I have tried it with a smaller sample of stocks(15) and it works fine. The num_assets variable below is the number of stocks in the portfolio.

def get_metrics(weights):
    weights = np.array(weights)
    returnsR = np.dot(returns_annualR, weights )
    volatilityR = np.sqrt(np.dot(weights.T, np.dot(cov_matrixR, weights)))
    sharpeR = returnsR / volatilityR
    drawdownR = np.multiply(weights, dailyDD).sum(axis=1, skipna = 
    True).min()
    drawdownR = f(drawdownR)
    calmarR = returnsR / drawdownR
    results = (sharpeR * 0.3) + (calmarR * 0.7)
    return np.array([returnsR, volatilityR, sharpeR, drawdownR, calmarR, 
    results])


def objective(weights):
    # the number 5 is the index from the get_metrics array
    return get_metrics(weights)[5] * -1 

def check_sum(weights): 
    #return 0 if sum of the weights is 1
    return np.sum(weights)-1

bound = (0.0,1.0)
bnds = tuple(bound for x in range (num_assets))

▶ INFORMATION PROVIDED:
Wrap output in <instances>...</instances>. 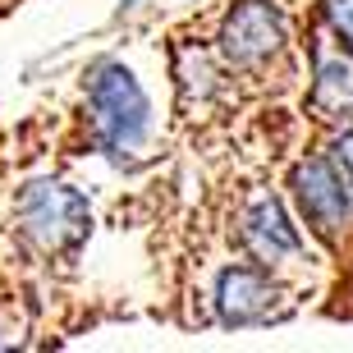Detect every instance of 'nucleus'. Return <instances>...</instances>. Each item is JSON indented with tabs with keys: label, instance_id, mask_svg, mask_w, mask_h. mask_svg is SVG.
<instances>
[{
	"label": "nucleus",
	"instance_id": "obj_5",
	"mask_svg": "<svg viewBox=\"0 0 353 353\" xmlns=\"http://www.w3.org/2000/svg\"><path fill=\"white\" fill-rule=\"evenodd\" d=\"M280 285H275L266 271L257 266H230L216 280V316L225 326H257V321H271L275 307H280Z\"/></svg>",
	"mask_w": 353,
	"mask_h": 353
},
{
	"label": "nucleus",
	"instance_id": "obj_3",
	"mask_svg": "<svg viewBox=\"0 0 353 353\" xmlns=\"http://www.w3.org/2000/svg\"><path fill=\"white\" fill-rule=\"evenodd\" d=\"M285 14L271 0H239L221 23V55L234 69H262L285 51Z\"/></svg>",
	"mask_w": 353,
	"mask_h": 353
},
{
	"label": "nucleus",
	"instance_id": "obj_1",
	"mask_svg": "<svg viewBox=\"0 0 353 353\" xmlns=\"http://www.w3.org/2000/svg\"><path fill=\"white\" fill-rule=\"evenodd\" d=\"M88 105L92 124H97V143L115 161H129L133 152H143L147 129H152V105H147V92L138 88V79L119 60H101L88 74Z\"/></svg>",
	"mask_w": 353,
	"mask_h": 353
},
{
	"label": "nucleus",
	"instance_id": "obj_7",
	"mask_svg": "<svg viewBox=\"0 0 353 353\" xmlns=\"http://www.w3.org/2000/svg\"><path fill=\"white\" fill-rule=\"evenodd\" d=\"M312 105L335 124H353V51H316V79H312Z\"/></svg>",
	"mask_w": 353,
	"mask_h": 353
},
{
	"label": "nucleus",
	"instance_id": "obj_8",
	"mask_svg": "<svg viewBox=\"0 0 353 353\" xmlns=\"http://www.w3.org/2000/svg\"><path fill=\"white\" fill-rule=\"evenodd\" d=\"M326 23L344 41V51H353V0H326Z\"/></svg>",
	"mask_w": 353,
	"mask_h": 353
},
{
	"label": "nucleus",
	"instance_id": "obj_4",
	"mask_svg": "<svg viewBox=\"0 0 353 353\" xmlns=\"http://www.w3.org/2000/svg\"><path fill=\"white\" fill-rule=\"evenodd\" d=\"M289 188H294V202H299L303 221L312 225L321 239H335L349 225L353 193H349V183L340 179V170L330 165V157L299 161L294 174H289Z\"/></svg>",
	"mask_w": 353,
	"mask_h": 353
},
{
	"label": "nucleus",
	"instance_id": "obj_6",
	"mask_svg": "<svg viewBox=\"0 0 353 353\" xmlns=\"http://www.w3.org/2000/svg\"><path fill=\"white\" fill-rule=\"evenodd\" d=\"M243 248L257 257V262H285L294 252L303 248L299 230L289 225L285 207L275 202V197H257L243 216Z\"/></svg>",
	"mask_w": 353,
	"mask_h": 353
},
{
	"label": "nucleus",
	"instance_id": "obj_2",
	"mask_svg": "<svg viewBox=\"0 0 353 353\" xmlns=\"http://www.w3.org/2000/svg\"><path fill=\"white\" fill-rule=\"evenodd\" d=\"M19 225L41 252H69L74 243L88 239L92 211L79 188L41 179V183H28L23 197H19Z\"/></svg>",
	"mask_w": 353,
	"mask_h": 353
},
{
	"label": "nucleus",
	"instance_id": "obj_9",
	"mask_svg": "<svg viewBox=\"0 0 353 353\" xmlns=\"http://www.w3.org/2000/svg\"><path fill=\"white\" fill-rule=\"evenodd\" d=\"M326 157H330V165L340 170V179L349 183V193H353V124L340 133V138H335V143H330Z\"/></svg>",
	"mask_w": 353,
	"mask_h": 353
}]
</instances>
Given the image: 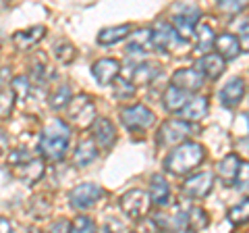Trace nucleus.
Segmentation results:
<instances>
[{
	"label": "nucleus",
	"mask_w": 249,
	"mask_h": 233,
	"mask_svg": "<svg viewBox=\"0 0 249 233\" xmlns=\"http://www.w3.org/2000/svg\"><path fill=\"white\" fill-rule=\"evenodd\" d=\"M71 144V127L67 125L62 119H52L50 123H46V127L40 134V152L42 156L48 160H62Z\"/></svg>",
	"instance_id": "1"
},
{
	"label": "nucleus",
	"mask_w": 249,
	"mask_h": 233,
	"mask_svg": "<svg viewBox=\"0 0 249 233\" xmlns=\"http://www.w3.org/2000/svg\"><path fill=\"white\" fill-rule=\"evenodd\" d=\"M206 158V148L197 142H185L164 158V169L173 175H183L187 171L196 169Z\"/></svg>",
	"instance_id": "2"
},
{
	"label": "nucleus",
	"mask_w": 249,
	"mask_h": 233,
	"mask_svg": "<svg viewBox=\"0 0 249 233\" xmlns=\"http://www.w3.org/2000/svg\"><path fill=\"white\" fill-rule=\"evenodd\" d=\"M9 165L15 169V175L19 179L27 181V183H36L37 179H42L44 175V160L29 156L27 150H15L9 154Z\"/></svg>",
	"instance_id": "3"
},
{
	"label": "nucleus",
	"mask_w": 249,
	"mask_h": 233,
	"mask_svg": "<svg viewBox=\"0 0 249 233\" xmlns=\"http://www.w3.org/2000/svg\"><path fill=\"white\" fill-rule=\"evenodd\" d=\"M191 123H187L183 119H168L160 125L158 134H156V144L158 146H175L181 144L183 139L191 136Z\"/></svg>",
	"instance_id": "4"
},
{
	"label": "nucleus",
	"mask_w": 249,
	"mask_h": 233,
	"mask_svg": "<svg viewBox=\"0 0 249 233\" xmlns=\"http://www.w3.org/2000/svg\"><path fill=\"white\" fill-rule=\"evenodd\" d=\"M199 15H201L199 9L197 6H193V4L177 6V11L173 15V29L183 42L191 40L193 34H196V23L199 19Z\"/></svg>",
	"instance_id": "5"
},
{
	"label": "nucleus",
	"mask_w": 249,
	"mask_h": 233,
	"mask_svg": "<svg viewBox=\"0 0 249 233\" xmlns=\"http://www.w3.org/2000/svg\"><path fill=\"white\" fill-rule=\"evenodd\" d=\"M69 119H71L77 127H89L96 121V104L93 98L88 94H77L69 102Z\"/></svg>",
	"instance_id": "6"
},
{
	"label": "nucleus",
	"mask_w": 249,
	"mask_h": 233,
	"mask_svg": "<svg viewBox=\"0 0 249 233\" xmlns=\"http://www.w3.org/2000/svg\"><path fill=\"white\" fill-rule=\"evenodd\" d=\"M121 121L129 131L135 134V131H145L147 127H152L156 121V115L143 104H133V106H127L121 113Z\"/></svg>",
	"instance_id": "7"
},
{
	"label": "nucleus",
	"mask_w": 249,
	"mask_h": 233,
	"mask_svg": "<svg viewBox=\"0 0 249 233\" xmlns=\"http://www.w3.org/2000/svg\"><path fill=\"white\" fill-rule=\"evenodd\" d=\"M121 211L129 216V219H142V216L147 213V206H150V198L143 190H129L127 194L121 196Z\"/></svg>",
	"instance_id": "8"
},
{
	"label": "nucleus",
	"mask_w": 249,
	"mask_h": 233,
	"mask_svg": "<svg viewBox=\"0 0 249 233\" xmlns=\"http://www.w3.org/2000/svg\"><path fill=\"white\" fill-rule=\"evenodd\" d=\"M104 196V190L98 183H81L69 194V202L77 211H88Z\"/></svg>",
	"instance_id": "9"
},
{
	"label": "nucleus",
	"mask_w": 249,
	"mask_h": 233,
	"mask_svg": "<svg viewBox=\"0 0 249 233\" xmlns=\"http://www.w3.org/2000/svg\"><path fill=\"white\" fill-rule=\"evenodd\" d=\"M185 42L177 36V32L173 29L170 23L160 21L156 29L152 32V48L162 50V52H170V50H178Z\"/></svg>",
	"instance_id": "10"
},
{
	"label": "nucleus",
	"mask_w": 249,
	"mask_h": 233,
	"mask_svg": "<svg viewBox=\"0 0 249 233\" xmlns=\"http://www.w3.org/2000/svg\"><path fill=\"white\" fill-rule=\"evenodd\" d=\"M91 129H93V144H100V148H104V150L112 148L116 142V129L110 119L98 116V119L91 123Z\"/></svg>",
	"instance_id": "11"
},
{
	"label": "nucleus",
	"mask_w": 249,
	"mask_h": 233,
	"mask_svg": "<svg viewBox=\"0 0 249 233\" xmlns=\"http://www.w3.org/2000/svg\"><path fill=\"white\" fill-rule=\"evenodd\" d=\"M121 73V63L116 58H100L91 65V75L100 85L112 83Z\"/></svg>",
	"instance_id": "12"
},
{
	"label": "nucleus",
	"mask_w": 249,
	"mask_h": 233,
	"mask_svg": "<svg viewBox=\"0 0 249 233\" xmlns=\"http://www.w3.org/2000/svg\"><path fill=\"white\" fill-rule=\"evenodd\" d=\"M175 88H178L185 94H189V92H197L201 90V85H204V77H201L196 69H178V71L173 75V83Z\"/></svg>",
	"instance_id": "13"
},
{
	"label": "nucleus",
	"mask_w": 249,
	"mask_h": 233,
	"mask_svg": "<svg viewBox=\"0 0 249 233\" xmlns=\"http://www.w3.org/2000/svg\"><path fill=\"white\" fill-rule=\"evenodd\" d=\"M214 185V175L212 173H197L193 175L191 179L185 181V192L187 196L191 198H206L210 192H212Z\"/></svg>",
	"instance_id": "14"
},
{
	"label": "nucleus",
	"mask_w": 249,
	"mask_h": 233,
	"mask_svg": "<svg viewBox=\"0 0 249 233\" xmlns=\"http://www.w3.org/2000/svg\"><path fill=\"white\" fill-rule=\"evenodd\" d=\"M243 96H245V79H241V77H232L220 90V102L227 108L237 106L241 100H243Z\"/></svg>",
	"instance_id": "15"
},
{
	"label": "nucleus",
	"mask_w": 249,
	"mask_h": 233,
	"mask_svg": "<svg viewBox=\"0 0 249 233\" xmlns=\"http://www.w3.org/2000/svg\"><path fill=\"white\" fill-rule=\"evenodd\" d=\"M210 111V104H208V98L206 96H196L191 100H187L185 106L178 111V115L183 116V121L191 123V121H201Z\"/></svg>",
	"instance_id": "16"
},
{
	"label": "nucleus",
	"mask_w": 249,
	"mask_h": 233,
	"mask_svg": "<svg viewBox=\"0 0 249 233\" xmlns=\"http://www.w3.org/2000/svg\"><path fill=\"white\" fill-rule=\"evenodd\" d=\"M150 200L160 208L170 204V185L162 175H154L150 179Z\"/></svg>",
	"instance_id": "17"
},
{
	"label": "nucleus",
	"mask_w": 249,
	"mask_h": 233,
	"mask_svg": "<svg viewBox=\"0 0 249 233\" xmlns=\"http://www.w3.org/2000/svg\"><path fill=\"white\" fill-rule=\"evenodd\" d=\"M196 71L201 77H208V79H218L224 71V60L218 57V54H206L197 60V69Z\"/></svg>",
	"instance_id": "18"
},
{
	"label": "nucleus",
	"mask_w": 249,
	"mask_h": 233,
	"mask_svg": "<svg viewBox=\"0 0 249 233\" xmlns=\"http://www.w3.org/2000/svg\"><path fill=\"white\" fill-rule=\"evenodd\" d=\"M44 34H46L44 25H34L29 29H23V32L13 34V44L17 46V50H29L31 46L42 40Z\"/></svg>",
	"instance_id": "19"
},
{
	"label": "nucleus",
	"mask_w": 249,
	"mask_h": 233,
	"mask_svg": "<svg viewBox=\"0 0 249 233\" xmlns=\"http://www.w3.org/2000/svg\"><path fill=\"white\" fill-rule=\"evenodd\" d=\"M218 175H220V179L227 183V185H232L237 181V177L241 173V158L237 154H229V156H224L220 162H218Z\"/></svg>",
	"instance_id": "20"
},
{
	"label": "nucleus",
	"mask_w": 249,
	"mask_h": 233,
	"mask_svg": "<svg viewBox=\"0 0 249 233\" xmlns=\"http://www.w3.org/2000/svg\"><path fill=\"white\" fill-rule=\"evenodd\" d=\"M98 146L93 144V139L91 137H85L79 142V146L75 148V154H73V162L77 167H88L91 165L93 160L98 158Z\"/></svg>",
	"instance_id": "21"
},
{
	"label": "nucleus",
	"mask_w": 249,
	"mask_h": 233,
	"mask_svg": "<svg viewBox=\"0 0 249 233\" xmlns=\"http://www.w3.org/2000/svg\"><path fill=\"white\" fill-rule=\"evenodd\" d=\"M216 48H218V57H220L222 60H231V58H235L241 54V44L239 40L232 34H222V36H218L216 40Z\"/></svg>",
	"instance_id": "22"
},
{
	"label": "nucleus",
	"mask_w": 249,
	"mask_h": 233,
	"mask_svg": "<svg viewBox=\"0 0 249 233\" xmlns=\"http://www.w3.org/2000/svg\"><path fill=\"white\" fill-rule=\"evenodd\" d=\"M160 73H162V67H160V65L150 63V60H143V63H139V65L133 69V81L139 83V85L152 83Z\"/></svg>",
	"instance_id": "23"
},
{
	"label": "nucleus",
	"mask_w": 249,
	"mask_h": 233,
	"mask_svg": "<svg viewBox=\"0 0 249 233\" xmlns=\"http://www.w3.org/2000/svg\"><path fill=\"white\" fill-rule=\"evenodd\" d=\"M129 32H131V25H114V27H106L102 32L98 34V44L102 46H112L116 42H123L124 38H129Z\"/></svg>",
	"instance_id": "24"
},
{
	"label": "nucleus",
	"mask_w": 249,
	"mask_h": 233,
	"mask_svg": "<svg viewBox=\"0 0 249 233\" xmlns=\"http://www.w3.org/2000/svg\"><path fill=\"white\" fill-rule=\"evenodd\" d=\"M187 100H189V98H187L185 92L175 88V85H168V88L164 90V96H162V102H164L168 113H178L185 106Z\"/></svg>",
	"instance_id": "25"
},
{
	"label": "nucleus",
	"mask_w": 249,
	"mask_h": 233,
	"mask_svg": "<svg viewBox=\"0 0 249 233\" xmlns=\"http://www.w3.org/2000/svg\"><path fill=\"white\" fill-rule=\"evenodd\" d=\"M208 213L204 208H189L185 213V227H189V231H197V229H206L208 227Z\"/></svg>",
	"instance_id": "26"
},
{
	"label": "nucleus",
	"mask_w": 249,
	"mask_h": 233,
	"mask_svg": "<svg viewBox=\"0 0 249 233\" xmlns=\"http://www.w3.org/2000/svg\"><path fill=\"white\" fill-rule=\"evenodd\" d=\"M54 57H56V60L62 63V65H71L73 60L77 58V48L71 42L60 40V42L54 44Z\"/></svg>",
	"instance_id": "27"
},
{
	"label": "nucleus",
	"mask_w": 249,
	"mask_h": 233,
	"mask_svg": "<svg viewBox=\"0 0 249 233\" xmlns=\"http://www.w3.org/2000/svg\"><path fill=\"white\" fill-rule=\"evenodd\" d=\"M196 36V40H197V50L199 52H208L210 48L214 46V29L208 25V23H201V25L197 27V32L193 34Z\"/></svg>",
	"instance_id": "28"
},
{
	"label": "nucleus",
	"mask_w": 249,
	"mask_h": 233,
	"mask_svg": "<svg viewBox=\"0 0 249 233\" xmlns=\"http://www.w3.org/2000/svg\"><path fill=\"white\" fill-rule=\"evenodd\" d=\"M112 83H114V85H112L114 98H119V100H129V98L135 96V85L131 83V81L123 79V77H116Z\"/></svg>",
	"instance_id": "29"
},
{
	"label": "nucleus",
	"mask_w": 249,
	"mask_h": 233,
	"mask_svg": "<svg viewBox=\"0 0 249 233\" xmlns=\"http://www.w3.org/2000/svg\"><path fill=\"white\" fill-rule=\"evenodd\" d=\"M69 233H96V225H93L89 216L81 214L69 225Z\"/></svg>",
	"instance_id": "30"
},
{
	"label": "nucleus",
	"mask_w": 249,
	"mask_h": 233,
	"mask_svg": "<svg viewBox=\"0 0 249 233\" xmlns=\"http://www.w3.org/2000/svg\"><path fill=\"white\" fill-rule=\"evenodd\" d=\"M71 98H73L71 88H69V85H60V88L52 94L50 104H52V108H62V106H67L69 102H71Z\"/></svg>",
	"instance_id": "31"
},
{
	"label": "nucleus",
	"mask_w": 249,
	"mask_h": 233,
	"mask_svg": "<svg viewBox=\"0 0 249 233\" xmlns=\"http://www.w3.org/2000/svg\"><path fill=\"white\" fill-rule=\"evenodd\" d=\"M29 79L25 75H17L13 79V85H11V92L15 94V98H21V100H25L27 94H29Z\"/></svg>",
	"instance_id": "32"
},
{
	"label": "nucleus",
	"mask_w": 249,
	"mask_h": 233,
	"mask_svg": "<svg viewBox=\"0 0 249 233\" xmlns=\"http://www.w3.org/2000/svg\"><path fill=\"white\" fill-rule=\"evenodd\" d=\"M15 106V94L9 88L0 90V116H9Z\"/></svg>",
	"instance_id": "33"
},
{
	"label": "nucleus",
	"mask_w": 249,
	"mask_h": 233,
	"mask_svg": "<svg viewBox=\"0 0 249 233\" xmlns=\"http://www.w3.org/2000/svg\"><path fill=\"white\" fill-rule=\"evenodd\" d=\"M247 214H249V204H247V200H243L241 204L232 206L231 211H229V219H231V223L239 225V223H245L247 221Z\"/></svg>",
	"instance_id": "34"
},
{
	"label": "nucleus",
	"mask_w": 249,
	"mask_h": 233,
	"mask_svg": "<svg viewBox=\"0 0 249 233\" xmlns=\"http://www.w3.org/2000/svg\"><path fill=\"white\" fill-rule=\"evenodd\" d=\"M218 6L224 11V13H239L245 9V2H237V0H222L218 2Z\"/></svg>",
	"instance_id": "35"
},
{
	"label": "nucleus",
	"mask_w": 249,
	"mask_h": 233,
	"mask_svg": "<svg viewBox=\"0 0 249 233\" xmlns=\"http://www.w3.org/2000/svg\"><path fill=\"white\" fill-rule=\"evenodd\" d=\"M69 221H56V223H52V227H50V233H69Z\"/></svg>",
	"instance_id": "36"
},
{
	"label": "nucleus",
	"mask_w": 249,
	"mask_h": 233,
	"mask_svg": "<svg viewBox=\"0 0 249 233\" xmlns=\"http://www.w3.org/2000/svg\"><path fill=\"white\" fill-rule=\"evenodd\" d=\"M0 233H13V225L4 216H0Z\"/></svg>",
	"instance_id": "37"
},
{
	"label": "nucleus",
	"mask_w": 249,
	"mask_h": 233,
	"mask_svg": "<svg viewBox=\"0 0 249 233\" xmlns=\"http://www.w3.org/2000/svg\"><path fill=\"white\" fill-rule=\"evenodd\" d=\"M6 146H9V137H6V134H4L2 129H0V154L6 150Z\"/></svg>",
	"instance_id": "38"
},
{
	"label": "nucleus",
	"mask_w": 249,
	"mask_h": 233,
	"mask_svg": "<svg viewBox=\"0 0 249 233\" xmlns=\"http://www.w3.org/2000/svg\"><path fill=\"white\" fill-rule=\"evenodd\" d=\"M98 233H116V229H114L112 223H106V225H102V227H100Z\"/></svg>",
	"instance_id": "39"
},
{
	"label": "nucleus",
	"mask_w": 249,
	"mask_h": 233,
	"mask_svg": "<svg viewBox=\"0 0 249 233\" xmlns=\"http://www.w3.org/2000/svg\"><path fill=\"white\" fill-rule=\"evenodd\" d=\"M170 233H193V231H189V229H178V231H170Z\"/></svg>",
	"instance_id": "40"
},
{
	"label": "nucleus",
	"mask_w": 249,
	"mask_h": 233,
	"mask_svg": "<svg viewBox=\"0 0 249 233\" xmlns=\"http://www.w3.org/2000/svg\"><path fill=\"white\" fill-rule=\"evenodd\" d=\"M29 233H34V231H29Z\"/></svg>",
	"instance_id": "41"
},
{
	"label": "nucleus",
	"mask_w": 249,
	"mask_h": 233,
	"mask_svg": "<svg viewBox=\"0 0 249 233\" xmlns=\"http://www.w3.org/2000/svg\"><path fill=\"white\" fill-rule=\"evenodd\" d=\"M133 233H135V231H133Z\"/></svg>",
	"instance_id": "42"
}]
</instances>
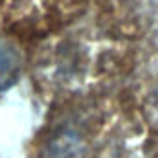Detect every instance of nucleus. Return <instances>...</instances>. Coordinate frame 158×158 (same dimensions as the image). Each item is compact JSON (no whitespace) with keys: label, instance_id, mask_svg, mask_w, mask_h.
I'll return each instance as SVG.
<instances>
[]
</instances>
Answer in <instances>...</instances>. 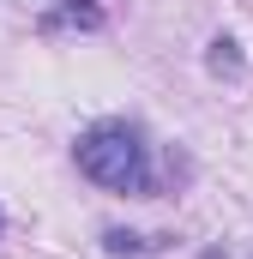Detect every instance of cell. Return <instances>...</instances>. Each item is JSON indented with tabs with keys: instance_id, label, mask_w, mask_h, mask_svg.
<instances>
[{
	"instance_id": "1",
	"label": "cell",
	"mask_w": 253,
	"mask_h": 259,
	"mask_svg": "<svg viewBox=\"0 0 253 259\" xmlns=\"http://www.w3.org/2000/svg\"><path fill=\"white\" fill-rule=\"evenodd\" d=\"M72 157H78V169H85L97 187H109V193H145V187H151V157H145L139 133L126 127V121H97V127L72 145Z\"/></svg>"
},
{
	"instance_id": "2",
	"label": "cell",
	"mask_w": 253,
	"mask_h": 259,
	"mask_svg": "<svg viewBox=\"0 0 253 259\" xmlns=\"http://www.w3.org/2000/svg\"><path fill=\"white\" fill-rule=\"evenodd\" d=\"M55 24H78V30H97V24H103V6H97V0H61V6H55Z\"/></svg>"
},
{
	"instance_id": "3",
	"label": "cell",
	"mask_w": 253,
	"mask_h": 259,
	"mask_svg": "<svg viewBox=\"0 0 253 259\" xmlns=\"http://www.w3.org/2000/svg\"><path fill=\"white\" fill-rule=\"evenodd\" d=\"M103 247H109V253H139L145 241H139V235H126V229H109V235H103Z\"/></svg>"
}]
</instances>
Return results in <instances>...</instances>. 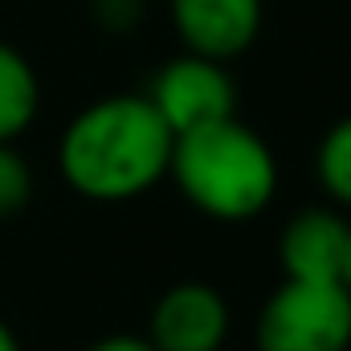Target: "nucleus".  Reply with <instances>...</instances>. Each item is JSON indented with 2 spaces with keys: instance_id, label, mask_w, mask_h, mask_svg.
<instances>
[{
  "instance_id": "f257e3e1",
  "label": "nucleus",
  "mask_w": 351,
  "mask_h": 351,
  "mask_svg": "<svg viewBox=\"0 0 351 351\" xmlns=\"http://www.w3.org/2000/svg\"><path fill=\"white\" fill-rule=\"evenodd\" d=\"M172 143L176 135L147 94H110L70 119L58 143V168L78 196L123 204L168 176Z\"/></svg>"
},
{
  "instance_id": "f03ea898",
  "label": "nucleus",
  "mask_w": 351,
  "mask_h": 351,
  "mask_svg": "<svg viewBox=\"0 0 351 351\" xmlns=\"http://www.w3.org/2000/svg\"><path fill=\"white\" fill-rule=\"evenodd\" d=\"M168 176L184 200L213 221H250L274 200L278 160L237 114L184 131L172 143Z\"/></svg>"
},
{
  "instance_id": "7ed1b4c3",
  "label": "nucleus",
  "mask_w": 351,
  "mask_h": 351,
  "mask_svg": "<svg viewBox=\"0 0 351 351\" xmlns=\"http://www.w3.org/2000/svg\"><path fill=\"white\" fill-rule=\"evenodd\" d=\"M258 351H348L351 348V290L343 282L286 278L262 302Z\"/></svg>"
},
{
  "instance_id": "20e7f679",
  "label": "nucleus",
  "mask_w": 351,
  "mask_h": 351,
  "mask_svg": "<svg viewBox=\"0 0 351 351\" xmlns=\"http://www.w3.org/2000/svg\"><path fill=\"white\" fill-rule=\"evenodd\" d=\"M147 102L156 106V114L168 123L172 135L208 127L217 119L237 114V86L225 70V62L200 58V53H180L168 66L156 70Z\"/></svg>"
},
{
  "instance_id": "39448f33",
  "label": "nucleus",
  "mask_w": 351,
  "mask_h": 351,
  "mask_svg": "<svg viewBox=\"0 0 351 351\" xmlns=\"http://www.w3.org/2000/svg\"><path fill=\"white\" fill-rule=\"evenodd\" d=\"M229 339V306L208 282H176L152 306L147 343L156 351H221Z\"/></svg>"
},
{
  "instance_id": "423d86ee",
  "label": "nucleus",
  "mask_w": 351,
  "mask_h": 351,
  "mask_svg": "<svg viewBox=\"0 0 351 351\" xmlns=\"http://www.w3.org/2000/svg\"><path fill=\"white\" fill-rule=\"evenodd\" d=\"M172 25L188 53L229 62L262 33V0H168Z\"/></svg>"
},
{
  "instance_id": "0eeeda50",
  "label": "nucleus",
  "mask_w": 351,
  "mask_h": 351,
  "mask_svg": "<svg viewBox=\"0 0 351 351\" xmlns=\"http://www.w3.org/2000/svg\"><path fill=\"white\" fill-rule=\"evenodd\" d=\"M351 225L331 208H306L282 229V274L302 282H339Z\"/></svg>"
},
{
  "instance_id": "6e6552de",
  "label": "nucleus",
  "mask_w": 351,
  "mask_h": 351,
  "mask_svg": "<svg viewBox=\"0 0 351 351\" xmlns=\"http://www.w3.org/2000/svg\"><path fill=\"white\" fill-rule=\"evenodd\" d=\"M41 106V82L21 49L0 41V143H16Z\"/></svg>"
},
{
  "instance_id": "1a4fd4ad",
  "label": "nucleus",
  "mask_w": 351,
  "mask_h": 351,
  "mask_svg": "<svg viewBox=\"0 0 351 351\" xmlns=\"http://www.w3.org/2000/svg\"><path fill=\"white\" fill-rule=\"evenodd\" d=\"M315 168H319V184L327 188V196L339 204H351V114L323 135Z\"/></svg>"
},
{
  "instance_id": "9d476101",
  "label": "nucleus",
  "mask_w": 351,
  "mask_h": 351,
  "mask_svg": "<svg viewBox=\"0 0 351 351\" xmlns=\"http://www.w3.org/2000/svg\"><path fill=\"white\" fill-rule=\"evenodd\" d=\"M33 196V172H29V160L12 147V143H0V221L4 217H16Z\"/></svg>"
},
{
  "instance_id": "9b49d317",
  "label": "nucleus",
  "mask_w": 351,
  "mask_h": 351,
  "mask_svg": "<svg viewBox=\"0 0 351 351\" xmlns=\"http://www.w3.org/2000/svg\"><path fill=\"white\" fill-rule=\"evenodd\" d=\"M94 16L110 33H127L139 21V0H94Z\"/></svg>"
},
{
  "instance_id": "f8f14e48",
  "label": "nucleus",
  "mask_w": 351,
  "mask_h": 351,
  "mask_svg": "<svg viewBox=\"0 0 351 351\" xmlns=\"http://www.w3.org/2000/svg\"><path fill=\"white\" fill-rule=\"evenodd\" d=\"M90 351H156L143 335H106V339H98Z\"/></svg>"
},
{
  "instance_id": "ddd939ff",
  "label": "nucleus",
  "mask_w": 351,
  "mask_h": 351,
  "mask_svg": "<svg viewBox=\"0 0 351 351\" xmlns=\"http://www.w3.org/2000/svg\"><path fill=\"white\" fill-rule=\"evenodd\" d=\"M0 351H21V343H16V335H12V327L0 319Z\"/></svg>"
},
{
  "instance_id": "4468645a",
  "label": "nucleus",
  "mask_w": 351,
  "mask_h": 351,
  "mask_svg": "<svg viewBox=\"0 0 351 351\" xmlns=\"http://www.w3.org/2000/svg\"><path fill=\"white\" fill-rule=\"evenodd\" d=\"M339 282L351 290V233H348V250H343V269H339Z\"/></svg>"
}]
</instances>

▶ STATED TASK: Reproduce the part of the portfolio optimization post between "I have tried" and "(calmarR * 0.7)", inclusive.

▶ EXERCISE RESPONSE:
I have tried it with a smaller sample of stocks(15) and it works fine. The num_assets variable below is the number of stocks in the portfolio.

def get_metrics(weights):
    weights = np.array(weights)
    returnsR = np.dot(returns_annualR, weights )
    volatilityR = np.sqrt(np.dot(weights.T, np.dot(cov_matrixR, weights)))
    sharpeR = returnsR / volatilityR
    drawdownR = np.multiply(weights, dailyDD).sum(axis=1, skipna = 
    True).min()
    drawdownR = f(drawdownR)
    calmarR = returnsR / drawdownR
    results = (sharpeR * 0.3) + (calmarR * 0.7)